When someone asks me how children fare being raised by a parent on the Autism Spectrum, I think about my own childhood with a strong, smart, practical ‘Aspie’ mom and tell them that it wasn’t easy. As a child, and a NeuroTypical child at that, I longed for my mother’s love—a hug, a smile, a special secret only we shared—but instead, I got healthy food and dental checkups.

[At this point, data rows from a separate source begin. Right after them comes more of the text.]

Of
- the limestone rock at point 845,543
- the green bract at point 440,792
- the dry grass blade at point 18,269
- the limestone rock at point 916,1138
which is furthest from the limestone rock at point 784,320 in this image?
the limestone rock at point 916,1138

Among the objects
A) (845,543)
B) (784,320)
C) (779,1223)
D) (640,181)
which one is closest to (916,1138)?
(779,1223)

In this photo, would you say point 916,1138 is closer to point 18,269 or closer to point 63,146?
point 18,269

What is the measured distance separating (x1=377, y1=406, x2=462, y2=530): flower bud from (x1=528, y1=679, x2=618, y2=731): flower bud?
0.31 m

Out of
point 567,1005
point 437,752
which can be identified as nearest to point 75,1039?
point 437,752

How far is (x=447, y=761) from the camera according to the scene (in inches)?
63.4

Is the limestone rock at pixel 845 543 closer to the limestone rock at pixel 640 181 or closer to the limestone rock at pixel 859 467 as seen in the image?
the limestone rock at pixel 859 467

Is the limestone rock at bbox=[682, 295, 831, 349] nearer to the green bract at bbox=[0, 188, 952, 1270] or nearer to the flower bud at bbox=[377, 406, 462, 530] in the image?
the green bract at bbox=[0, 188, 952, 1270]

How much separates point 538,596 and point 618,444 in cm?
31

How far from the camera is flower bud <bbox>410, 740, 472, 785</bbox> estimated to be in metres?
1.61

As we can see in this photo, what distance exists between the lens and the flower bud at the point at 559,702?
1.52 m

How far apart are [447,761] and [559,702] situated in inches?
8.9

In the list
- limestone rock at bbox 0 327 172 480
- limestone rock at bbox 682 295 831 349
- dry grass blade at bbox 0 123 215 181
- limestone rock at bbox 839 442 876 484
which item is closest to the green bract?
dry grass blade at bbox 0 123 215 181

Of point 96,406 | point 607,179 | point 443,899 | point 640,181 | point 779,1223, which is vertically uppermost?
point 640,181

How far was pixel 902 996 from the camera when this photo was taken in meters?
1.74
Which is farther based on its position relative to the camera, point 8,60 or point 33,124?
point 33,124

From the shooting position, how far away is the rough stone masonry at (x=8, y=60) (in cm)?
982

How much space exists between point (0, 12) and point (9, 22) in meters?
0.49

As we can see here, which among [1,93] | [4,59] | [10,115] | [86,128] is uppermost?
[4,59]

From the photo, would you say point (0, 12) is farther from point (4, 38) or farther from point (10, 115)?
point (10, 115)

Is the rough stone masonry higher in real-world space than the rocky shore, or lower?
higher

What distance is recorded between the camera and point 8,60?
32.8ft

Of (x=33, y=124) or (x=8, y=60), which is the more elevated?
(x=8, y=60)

Today’s article takes a nostalgic and slightly humorous journey into my childhood, reflecting on life with a mother who, in hindsight, was likely on the Autism Spectrum—though never diagnosed. My mother, Irene, was a fiercely practical woman, shaped by her early years on the North Dakota prairie and the hardships she endured as the daughter of Ukrainian/German immigrants.

A Prairie Childhood

Mom really did walk miles through the snow to get to her one-room schoolhouse, and she didn’t speak English when she started because her family spoke a mashup of Ukrainian and German at home. Oddly, my grandfather listed himself as Hungarian on the U.S. Census when Mom was 11—perhaps an effort to protect his family during WWII, given that he had fled Ukraine as a teenager due to Russian pogroms. Mom lost her mother, Emilie, to diabetes when she was only two, a loss that shaped much of her life. She grew up “dirt poor,” as she used to say, sleeping on a mattress filled with corn husks and wearing dresses made from bleached flour sacks. She rode plow horses bareback for fun—because, yes, they had plow horses on the farm.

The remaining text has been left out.